William Hughes tinha 55 anos e possuía alguns imóveis, que alugava de maneira informal para diversas pessoas, por tempos variados.
- Quero que o senhor me conte quem alugou aquele seu imóvel e que contatos teve com a pessoa.
- Foi um homem chamado James Joyce. Ele me telefonou e disse que tinha visto meu imóvel e a placa com meu número e queria alugar por alguns meses. Marcamos de nos encontrar num bar nas proximidades do edifício, ele pegou as chaves e me deixou pago em dinheiro por três meses.
- Como ele era? Quero que me diga tudo que se lembrar a respeito.
- Bem, era um senhor de idade, quase careca. Tinha apenas uns tufos de cabelos brancos na parte de trás. E andava com dificuldade, apoiado em uma bengala. Tinha voz de quem é asmático, e tremia um pouco. Parecia bem fraco e adoentado.
- E o que o senhor pensou dele?
- Sr. Rocket, conversamos muito pouco, não mais que 5 ou 10 minutos. Tive apenas pena de um homem velho como aquele ter que subir toda a escadaria.
Nesse instante, o comunicador tocou.
- Sr. Rocket.
- Estou em depoimento, Angela.
- Eu sei, é que tem uma garota aqui, chama-se Josy Granger, e quer muito falar com o senhor. Está afobada e diz que é urgente.
- Ok, leve o sr. Hughes para o pessoal do retrato falado e mande a garota entrar.
Pedi ao sr. Hughes que falasse com Angela, e agradeci pela colaboração.
A srta. Granger entrou na minha sala soluçando.
- Acalme-se, srta. Granger.
- É que a garota morreu!!! E eu não fiz nada!! Nada!
- Calma! Que garota? Comece do início!
- Então, foi sexta-feira!
- O que foi sexta-feira?
- Eu lavo roupa, sabe, e estava estendendo alguns lençóis que a sra. Baggy tinha deixado pra lavar. E vi a moça entrando no aquário.
- Que moça?
- A moça que foi morta.
- A srta. viu ela entrando no aquário sexta?

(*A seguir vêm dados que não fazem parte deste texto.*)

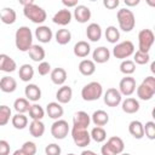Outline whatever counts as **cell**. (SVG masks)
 Wrapping results in <instances>:
<instances>
[{
	"label": "cell",
	"instance_id": "cell-51",
	"mask_svg": "<svg viewBox=\"0 0 155 155\" xmlns=\"http://www.w3.org/2000/svg\"><path fill=\"white\" fill-rule=\"evenodd\" d=\"M140 1L139 0H125V5L128 6V7H133V6H137Z\"/></svg>",
	"mask_w": 155,
	"mask_h": 155
},
{
	"label": "cell",
	"instance_id": "cell-17",
	"mask_svg": "<svg viewBox=\"0 0 155 155\" xmlns=\"http://www.w3.org/2000/svg\"><path fill=\"white\" fill-rule=\"evenodd\" d=\"M73 97V90L70 86L63 85L58 88V91L56 92V99L59 104H67L71 101Z\"/></svg>",
	"mask_w": 155,
	"mask_h": 155
},
{
	"label": "cell",
	"instance_id": "cell-12",
	"mask_svg": "<svg viewBox=\"0 0 155 155\" xmlns=\"http://www.w3.org/2000/svg\"><path fill=\"white\" fill-rule=\"evenodd\" d=\"M71 18H73V13L70 12V10H68V8H62V10H58V11L54 13V16L52 17V22H53L54 24L65 27V25H68V24L71 22Z\"/></svg>",
	"mask_w": 155,
	"mask_h": 155
},
{
	"label": "cell",
	"instance_id": "cell-30",
	"mask_svg": "<svg viewBox=\"0 0 155 155\" xmlns=\"http://www.w3.org/2000/svg\"><path fill=\"white\" fill-rule=\"evenodd\" d=\"M28 53H29V57L31 58V61L38 62V63L42 62L44 58H45V56H46L45 48H44L42 46H40V45H34V44H33V46L29 48Z\"/></svg>",
	"mask_w": 155,
	"mask_h": 155
},
{
	"label": "cell",
	"instance_id": "cell-40",
	"mask_svg": "<svg viewBox=\"0 0 155 155\" xmlns=\"http://www.w3.org/2000/svg\"><path fill=\"white\" fill-rule=\"evenodd\" d=\"M120 71L122 74H125V76H131V74H133L136 71L134 62L131 59H124L120 63Z\"/></svg>",
	"mask_w": 155,
	"mask_h": 155
},
{
	"label": "cell",
	"instance_id": "cell-38",
	"mask_svg": "<svg viewBox=\"0 0 155 155\" xmlns=\"http://www.w3.org/2000/svg\"><path fill=\"white\" fill-rule=\"evenodd\" d=\"M90 136H91V139H93L94 142L97 143H102L107 139V132L103 127H99V126H96L91 130L90 132Z\"/></svg>",
	"mask_w": 155,
	"mask_h": 155
},
{
	"label": "cell",
	"instance_id": "cell-53",
	"mask_svg": "<svg viewBox=\"0 0 155 155\" xmlns=\"http://www.w3.org/2000/svg\"><path fill=\"white\" fill-rule=\"evenodd\" d=\"M31 2H34V1L33 0H19V4L23 5V7L27 6V5H29V4H31Z\"/></svg>",
	"mask_w": 155,
	"mask_h": 155
},
{
	"label": "cell",
	"instance_id": "cell-4",
	"mask_svg": "<svg viewBox=\"0 0 155 155\" xmlns=\"http://www.w3.org/2000/svg\"><path fill=\"white\" fill-rule=\"evenodd\" d=\"M137 97L142 101H150L155 94V78L153 75L147 76L139 86L136 88Z\"/></svg>",
	"mask_w": 155,
	"mask_h": 155
},
{
	"label": "cell",
	"instance_id": "cell-25",
	"mask_svg": "<svg viewBox=\"0 0 155 155\" xmlns=\"http://www.w3.org/2000/svg\"><path fill=\"white\" fill-rule=\"evenodd\" d=\"M91 121H92L96 126L103 127V126H105V125L109 122V114H108L105 110L98 109V110H96V111L91 115Z\"/></svg>",
	"mask_w": 155,
	"mask_h": 155
},
{
	"label": "cell",
	"instance_id": "cell-26",
	"mask_svg": "<svg viewBox=\"0 0 155 155\" xmlns=\"http://www.w3.org/2000/svg\"><path fill=\"white\" fill-rule=\"evenodd\" d=\"M128 132L136 139H142L144 137V127L139 120H133L128 124Z\"/></svg>",
	"mask_w": 155,
	"mask_h": 155
},
{
	"label": "cell",
	"instance_id": "cell-19",
	"mask_svg": "<svg viewBox=\"0 0 155 155\" xmlns=\"http://www.w3.org/2000/svg\"><path fill=\"white\" fill-rule=\"evenodd\" d=\"M17 68L15 59H12L8 54L1 53L0 54V71L4 73H13Z\"/></svg>",
	"mask_w": 155,
	"mask_h": 155
},
{
	"label": "cell",
	"instance_id": "cell-46",
	"mask_svg": "<svg viewBox=\"0 0 155 155\" xmlns=\"http://www.w3.org/2000/svg\"><path fill=\"white\" fill-rule=\"evenodd\" d=\"M38 73H39V75H41V76L47 75L48 73H51V64H50L48 62H46V61L40 62L39 65H38Z\"/></svg>",
	"mask_w": 155,
	"mask_h": 155
},
{
	"label": "cell",
	"instance_id": "cell-33",
	"mask_svg": "<svg viewBox=\"0 0 155 155\" xmlns=\"http://www.w3.org/2000/svg\"><path fill=\"white\" fill-rule=\"evenodd\" d=\"M54 39H56L58 45H67L71 40V33L65 28L58 29L56 31V34H54Z\"/></svg>",
	"mask_w": 155,
	"mask_h": 155
},
{
	"label": "cell",
	"instance_id": "cell-23",
	"mask_svg": "<svg viewBox=\"0 0 155 155\" xmlns=\"http://www.w3.org/2000/svg\"><path fill=\"white\" fill-rule=\"evenodd\" d=\"M73 52H74V54H75L76 57H79V58H85V57H87V56L90 54V52H91V46H90V44H88L87 41L80 40V41H78V42L74 45Z\"/></svg>",
	"mask_w": 155,
	"mask_h": 155
},
{
	"label": "cell",
	"instance_id": "cell-47",
	"mask_svg": "<svg viewBox=\"0 0 155 155\" xmlns=\"http://www.w3.org/2000/svg\"><path fill=\"white\" fill-rule=\"evenodd\" d=\"M10 143L5 139H0V155H10Z\"/></svg>",
	"mask_w": 155,
	"mask_h": 155
},
{
	"label": "cell",
	"instance_id": "cell-36",
	"mask_svg": "<svg viewBox=\"0 0 155 155\" xmlns=\"http://www.w3.org/2000/svg\"><path fill=\"white\" fill-rule=\"evenodd\" d=\"M104 35H105L107 41L110 42V44H116V42L120 40V31H119V29H117L116 27H114V25L107 27Z\"/></svg>",
	"mask_w": 155,
	"mask_h": 155
},
{
	"label": "cell",
	"instance_id": "cell-39",
	"mask_svg": "<svg viewBox=\"0 0 155 155\" xmlns=\"http://www.w3.org/2000/svg\"><path fill=\"white\" fill-rule=\"evenodd\" d=\"M30 108V103L27 98H17L13 102V109L18 113V114H24L29 110Z\"/></svg>",
	"mask_w": 155,
	"mask_h": 155
},
{
	"label": "cell",
	"instance_id": "cell-57",
	"mask_svg": "<svg viewBox=\"0 0 155 155\" xmlns=\"http://www.w3.org/2000/svg\"><path fill=\"white\" fill-rule=\"evenodd\" d=\"M67 155H75V154H73V153H69V154H67Z\"/></svg>",
	"mask_w": 155,
	"mask_h": 155
},
{
	"label": "cell",
	"instance_id": "cell-55",
	"mask_svg": "<svg viewBox=\"0 0 155 155\" xmlns=\"http://www.w3.org/2000/svg\"><path fill=\"white\" fill-rule=\"evenodd\" d=\"M154 68H155V63L153 62V63H151V71H153V73L155 71V69H154Z\"/></svg>",
	"mask_w": 155,
	"mask_h": 155
},
{
	"label": "cell",
	"instance_id": "cell-16",
	"mask_svg": "<svg viewBox=\"0 0 155 155\" xmlns=\"http://www.w3.org/2000/svg\"><path fill=\"white\" fill-rule=\"evenodd\" d=\"M35 38L41 44H48L52 40V38H53V33H52L50 27H47V25H39L35 29Z\"/></svg>",
	"mask_w": 155,
	"mask_h": 155
},
{
	"label": "cell",
	"instance_id": "cell-44",
	"mask_svg": "<svg viewBox=\"0 0 155 155\" xmlns=\"http://www.w3.org/2000/svg\"><path fill=\"white\" fill-rule=\"evenodd\" d=\"M143 127H144V136L150 140L155 139V122L148 121L145 122V125H143Z\"/></svg>",
	"mask_w": 155,
	"mask_h": 155
},
{
	"label": "cell",
	"instance_id": "cell-11",
	"mask_svg": "<svg viewBox=\"0 0 155 155\" xmlns=\"http://www.w3.org/2000/svg\"><path fill=\"white\" fill-rule=\"evenodd\" d=\"M103 101H104V103H105L108 107L114 108V107H117V105L122 102V96H121V93L119 92L117 88L110 87V88H108V90L104 92V94H103Z\"/></svg>",
	"mask_w": 155,
	"mask_h": 155
},
{
	"label": "cell",
	"instance_id": "cell-48",
	"mask_svg": "<svg viewBox=\"0 0 155 155\" xmlns=\"http://www.w3.org/2000/svg\"><path fill=\"white\" fill-rule=\"evenodd\" d=\"M101 154L102 155H116L115 151L113 150V148L108 144V143H104L101 148Z\"/></svg>",
	"mask_w": 155,
	"mask_h": 155
},
{
	"label": "cell",
	"instance_id": "cell-50",
	"mask_svg": "<svg viewBox=\"0 0 155 155\" xmlns=\"http://www.w3.org/2000/svg\"><path fill=\"white\" fill-rule=\"evenodd\" d=\"M62 4L69 8V7H76L79 4H78V0H62Z\"/></svg>",
	"mask_w": 155,
	"mask_h": 155
},
{
	"label": "cell",
	"instance_id": "cell-10",
	"mask_svg": "<svg viewBox=\"0 0 155 155\" xmlns=\"http://www.w3.org/2000/svg\"><path fill=\"white\" fill-rule=\"evenodd\" d=\"M137 88V85H136V79L132 78V76H125L120 80L119 82V92L121 93V96H126V97H130L131 94L134 93Z\"/></svg>",
	"mask_w": 155,
	"mask_h": 155
},
{
	"label": "cell",
	"instance_id": "cell-54",
	"mask_svg": "<svg viewBox=\"0 0 155 155\" xmlns=\"http://www.w3.org/2000/svg\"><path fill=\"white\" fill-rule=\"evenodd\" d=\"M12 155H24V153H23L21 149H17V150H15V151L12 153Z\"/></svg>",
	"mask_w": 155,
	"mask_h": 155
},
{
	"label": "cell",
	"instance_id": "cell-32",
	"mask_svg": "<svg viewBox=\"0 0 155 155\" xmlns=\"http://www.w3.org/2000/svg\"><path fill=\"white\" fill-rule=\"evenodd\" d=\"M34 68L30 65V64H28V63H25V64H22L21 67H19V70H18V76H19V79L22 80V81H24V82H29L33 78H34Z\"/></svg>",
	"mask_w": 155,
	"mask_h": 155
},
{
	"label": "cell",
	"instance_id": "cell-43",
	"mask_svg": "<svg viewBox=\"0 0 155 155\" xmlns=\"http://www.w3.org/2000/svg\"><path fill=\"white\" fill-rule=\"evenodd\" d=\"M21 150L24 153V155H35L36 154V144L31 140H27L23 143V145L21 147Z\"/></svg>",
	"mask_w": 155,
	"mask_h": 155
},
{
	"label": "cell",
	"instance_id": "cell-6",
	"mask_svg": "<svg viewBox=\"0 0 155 155\" xmlns=\"http://www.w3.org/2000/svg\"><path fill=\"white\" fill-rule=\"evenodd\" d=\"M133 53H134V45L130 40H125L122 42H119L113 48V56L117 59H121V61L131 57Z\"/></svg>",
	"mask_w": 155,
	"mask_h": 155
},
{
	"label": "cell",
	"instance_id": "cell-24",
	"mask_svg": "<svg viewBox=\"0 0 155 155\" xmlns=\"http://www.w3.org/2000/svg\"><path fill=\"white\" fill-rule=\"evenodd\" d=\"M17 88V81L12 76H2L0 79V90L4 93H12Z\"/></svg>",
	"mask_w": 155,
	"mask_h": 155
},
{
	"label": "cell",
	"instance_id": "cell-31",
	"mask_svg": "<svg viewBox=\"0 0 155 155\" xmlns=\"http://www.w3.org/2000/svg\"><path fill=\"white\" fill-rule=\"evenodd\" d=\"M29 132L34 138H40L45 133V125L41 120H31L29 124Z\"/></svg>",
	"mask_w": 155,
	"mask_h": 155
},
{
	"label": "cell",
	"instance_id": "cell-22",
	"mask_svg": "<svg viewBox=\"0 0 155 155\" xmlns=\"http://www.w3.org/2000/svg\"><path fill=\"white\" fill-rule=\"evenodd\" d=\"M121 108H122V111L126 114H136L139 110L140 105H139L138 99L133 97H128L121 102Z\"/></svg>",
	"mask_w": 155,
	"mask_h": 155
},
{
	"label": "cell",
	"instance_id": "cell-3",
	"mask_svg": "<svg viewBox=\"0 0 155 155\" xmlns=\"http://www.w3.org/2000/svg\"><path fill=\"white\" fill-rule=\"evenodd\" d=\"M116 19H117L120 29L125 33H130L136 25V17H134L133 12L127 7L126 8H120L117 11Z\"/></svg>",
	"mask_w": 155,
	"mask_h": 155
},
{
	"label": "cell",
	"instance_id": "cell-7",
	"mask_svg": "<svg viewBox=\"0 0 155 155\" xmlns=\"http://www.w3.org/2000/svg\"><path fill=\"white\" fill-rule=\"evenodd\" d=\"M155 40V35L151 29H142L138 33V51L149 53Z\"/></svg>",
	"mask_w": 155,
	"mask_h": 155
},
{
	"label": "cell",
	"instance_id": "cell-45",
	"mask_svg": "<svg viewBox=\"0 0 155 155\" xmlns=\"http://www.w3.org/2000/svg\"><path fill=\"white\" fill-rule=\"evenodd\" d=\"M61 153H62V149L56 143H51V144L46 145V148H45L46 155H61Z\"/></svg>",
	"mask_w": 155,
	"mask_h": 155
},
{
	"label": "cell",
	"instance_id": "cell-49",
	"mask_svg": "<svg viewBox=\"0 0 155 155\" xmlns=\"http://www.w3.org/2000/svg\"><path fill=\"white\" fill-rule=\"evenodd\" d=\"M103 5L109 10H114L119 6V0H103Z\"/></svg>",
	"mask_w": 155,
	"mask_h": 155
},
{
	"label": "cell",
	"instance_id": "cell-52",
	"mask_svg": "<svg viewBox=\"0 0 155 155\" xmlns=\"http://www.w3.org/2000/svg\"><path fill=\"white\" fill-rule=\"evenodd\" d=\"M80 155H98V154L94 153V151H92V150H82Z\"/></svg>",
	"mask_w": 155,
	"mask_h": 155
},
{
	"label": "cell",
	"instance_id": "cell-2",
	"mask_svg": "<svg viewBox=\"0 0 155 155\" xmlns=\"http://www.w3.org/2000/svg\"><path fill=\"white\" fill-rule=\"evenodd\" d=\"M23 15L25 16V18H28L29 21H31L35 24H41L47 18L46 11L41 6L36 5L35 2H31L27 6H24L23 7Z\"/></svg>",
	"mask_w": 155,
	"mask_h": 155
},
{
	"label": "cell",
	"instance_id": "cell-35",
	"mask_svg": "<svg viewBox=\"0 0 155 155\" xmlns=\"http://www.w3.org/2000/svg\"><path fill=\"white\" fill-rule=\"evenodd\" d=\"M107 143L113 148V150L115 151L116 155L124 153L125 143H124V140H122L120 137H117V136H113V137H110V138L107 140Z\"/></svg>",
	"mask_w": 155,
	"mask_h": 155
},
{
	"label": "cell",
	"instance_id": "cell-29",
	"mask_svg": "<svg viewBox=\"0 0 155 155\" xmlns=\"http://www.w3.org/2000/svg\"><path fill=\"white\" fill-rule=\"evenodd\" d=\"M50 76H51V81L54 85L63 86L67 80V71L64 68H54L53 70H51Z\"/></svg>",
	"mask_w": 155,
	"mask_h": 155
},
{
	"label": "cell",
	"instance_id": "cell-14",
	"mask_svg": "<svg viewBox=\"0 0 155 155\" xmlns=\"http://www.w3.org/2000/svg\"><path fill=\"white\" fill-rule=\"evenodd\" d=\"M73 16H74V18H75L76 22L84 24V23H86L87 21L91 19L92 13H91V10L87 6H85V5H78L76 7H74Z\"/></svg>",
	"mask_w": 155,
	"mask_h": 155
},
{
	"label": "cell",
	"instance_id": "cell-41",
	"mask_svg": "<svg viewBox=\"0 0 155 155\" xmlns=\"http://www.w3.org/2000/svg\"><path fill=\"white\" fill-rule=\"evenodd\" d=\"M12 117V111H11V108L2 104L0 105V126H5L10 122Z\"/></svg>",
	"mask_w": 155,
	"mask_h": 155
},
{
	"label": "cell",
	"instance_id": "cell-37",
	"mask_svg": "<svg viewBox=\"0 0 155 155\" xmlns=\"http://www.w3.org/2000/svg\"><path fill=\"white\" fill-rule=\"evenodd\" d=\"M28 113H29V117L31 120H42V117L45 116L44 108L40 104H36V103H34V104L30 105Z\"/></svg>",
	"mask_w": 155,
	"mask_h": 155
},
{
	"label": "cell",
	"instance_id": "cell-5",
	"mask_svg": "<svg viewBox=\"0 0 155 155\" xmlns=\"http://www.w3.org/2000/svg\"><path fill=\"white\" fill-rule=\"evenodd\" d=\"M103 96V87L97 81H91L86 84L81 90V97L86 102H93Z\"/></svg>",
	"mask_w": 155,
	"mask_h": 155
},
{
	"label": "cell",
	"instance_id": "cell-42",
	"mask_svg": "<svg viewBox=\"0 0 155 155\" xmlns=\"http://www.w3.org/2000/svg\"><path fill=\"white\" fill-rule=\"evenodd\" d=\"M149 61H150L149 53H145V52H142V51H138V50L133 53V62H134V64L144 65V64H147Z\"/></svg>",
	"mask_w": 155,
	"mask_h": 155
},
{
	"label": "cell",
	"instance_id": "cell-15",
	"mask_svg": "<svg viewBox=\"0 0 155 155\" xmlns=\"http://www.w3.org/2000/svg\"><path fill=\"white\" fill-rule=\"evenodd\" d=\"M92 58H93L92 61L94 63H98V64L107 63L109 61V58H110V51L105 46H99V47H97V48L93 50Z\"/></svg>",
	"mask_w": 155,
	"mask_h": 155
},
{
	"label": "cell",
	"instance_id": "cell-8",
	"mask_svg": "<svg viewBox=\"0 0 155 155\" xmlns=\"http://www.w3.org/2000/svg\"><path fill=\"white\" fill-rule=\"evenodd\" d=\"M69 131H70L69 124L63 119L54 120V122L51 125V134L56 139H64L68 136Z\"/></svg>",
	"mask_w": 155,
	"mask_h": 155
},
{
	"label": "cell",
	"instance_id": "cell-1",
	"mask_svg": "<svg viewBox=\"0 0 155 155\" xmlns=\"http://www.w3.org/2000/svg\"><path fill=\"white\" fill-rule=\"evenodd\" d=\"M15 45L18 51L28 52L33 46V33L29 27L22 25L16 30L15 34Z\"/></svg>",
	"mask_w": 155,
	"mask_h": 155
},
{
	"label": "cell",
	"instance_id": "cell-18",
	"mask_svg": "<svg viewBox=\"0 0 155 155\" xmlns=\"http://www.w3.org/2000/svg\"><path fill=\"white\" fill-rule=\"evenodd\" d=\"M46 113H47L48 117H51L53 120H58L63 116L64 109H63L62 104H59L58 102H50L46 105Z\"/></svg>",
	"mask_w": 155,
	"mask_h": 155
},
{
	"label": "cell",
	"instance_id": "cell-27",
	"mask_svg": "<svg viewBox=\"0 0 155 155\" xmlns=\"http://www.w3.org/2000/svg\"><path fill=\"white\" fill-rule=\"evenodd\" d=\"M79 71L84 76H91L96 71V63L92 59H82L79 63Z\"/></svg>",
	"mask_w": 155,
	"mask_h": 155
},
{
	"label": "cell",
	"instance_id": "cell-34",
	"mask_svg": "<svg viewBox=\"0 0 155 155\" xmlns=\"http://www.w3.org/2000/svg\"><path fill=\"white\" fill-rule=\"evenodd\" d=\"M11 124L16 130H24L28 126V117L24 114H16L11 117Z\"/></svg>",
	"mask_w": 155,
	"mask_h": 155
},
{
	"label": "cell",
	"instance_id": "cell-21",
	"mask_svg": "<svg viewBox=\"0 0 155 155\" xmlns=\"http://www.w3.org/2000/svg\"><path fill=\"white\" fill-rule=\"evenodd\" d=\"M86 36L90 41L97 42L102 38V28L98 23H90L86 28Z\"/></svg>",
	"mask_w": 155,
	"mask_h": 155
},
{
	"label": "cell",
	"instance_id": "cell-13",
	"mask_svg": "<svg viewBox=\"0 0 155 155\" xmlns=\"http://www.w3.org/2000/svg\"><path fill=\"white\" fill-rule=\"evenodd\" d=\"M90 124H91V116L86 111L80 110V111L75 113V115L73 117V127L87 130V127L90 126Z\"/></svg>",
	"mask_w": 155,
	"mask_h": 155
},
{
	"label": "cell",
	"instance_id": "cell-20",
	"mask_svg": "<svg viewBox=\"0 0 155 155\" xmlns=\"http://www.w3.org/2000/svg\"><path fill=\"white\" fill-rule=\"evenodd\" d=\"M24 94H25V98L29 102L36 103L41 98V90L35 84H28L25 86V88H24Z\"/></svg>",
	"mask_w": 155,
	"mask_h": 155
},
{
	"label": "cell",
	"instance_id": "cell-9",
	"mask_svg": "<svg viewBox=\"0 0 155 155\" xmlns=\"http://www.w3.org/2000/svg\"><path fill=\"white\" fill-rule=\"evenodd\" d=\"M71 138L75 143V145L80 147V148H84V147H87L91 142V136H90V132L85 128H76V127H73L71 128Z\"/></svg>",
	"mask_w": 155,
	"mask_h": 155
},
{
	"label": "cell",
	"instance_id": "cell-56",
	"mask_svg": "<svg viewBox=\"0 0 155 155\" xmlns=\"http://www.w3.org/2000/svg\"><path fill=\"white\" fill-rule=\"evenodd\" d=\"M119 155H131V154H128V153H121V154H119Z\"/></svg>",
	"mask_w": 155,
	"mask_h": 155
},
{
	"label": "cell",
	"instance_id": "cell-28",
	"mask_svg": "<svg viewBox=\"0 0 155 155\" xmlns=\"http://www.w3.org/2000/svg\"><path fill=\"white\" fill-rule=\"evenodd\" d=\"M0 19L4 24H13L17 19V13L12 7H4L0 11Z\"/></svg>",
	"mask_w": 155,
	"mask_h": 155
}]
</instances>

- Então, eu tava estendendo os lençóis, e vi. Aquela loja tá desocupada há um tempão, e estranhei quando vi entrando a moça meio oriental, e ela estava acompanhada por um cara que me deu medo.
- Como era ele?
- Estava todo de preto, com as calças dobradas acima dos tornozelos. Parecia bem magro e não era muito alto. Usava um chapéu comum, um guarda-chuvas e estava descalço! Como alguém anda descalço naquele sol quente? Eu comentei com a sra. Baggy e ela disse que tem gente que é acostumada. Eu não sei não, pra mim é coisa de doido.
- Que horas eram?
- Antes do almoço. O almoço na casa da sra. Baggy é servido às 12:15 em ponto. O sr. sabe, ela gosta de tudo na hora.
- E você não viu o cara sair?
- Não, depois do almoço eu fui ajudar a Mimmy a lavar a louça. Na casa da sra. Baggy tem muita louça, aquele batalhão de gente! E eu tinha que esperar os lençóis secarem pra poder passar. Por isso fiquei ajudando a Mimmy, ela é tão fraquinha, nunca dá conta do serviço. E a sra. Baggy paga muito mal a coitada. Mas como eu ia dizendo, eu vi o tipo estranho e não fiz nada!
- Tudo bem, a srta. não tinha como saber. Muito obrigado, srta. Granger. Peça à minha secretária que a encaminhe pro retrato falado.
- Sim, senhor. O senhor é muito bondoso!
Que confusão! Eu tinha agora duas descrições distintas. Seria um grupo de assassinos? Algo não está encaixando bem aqui.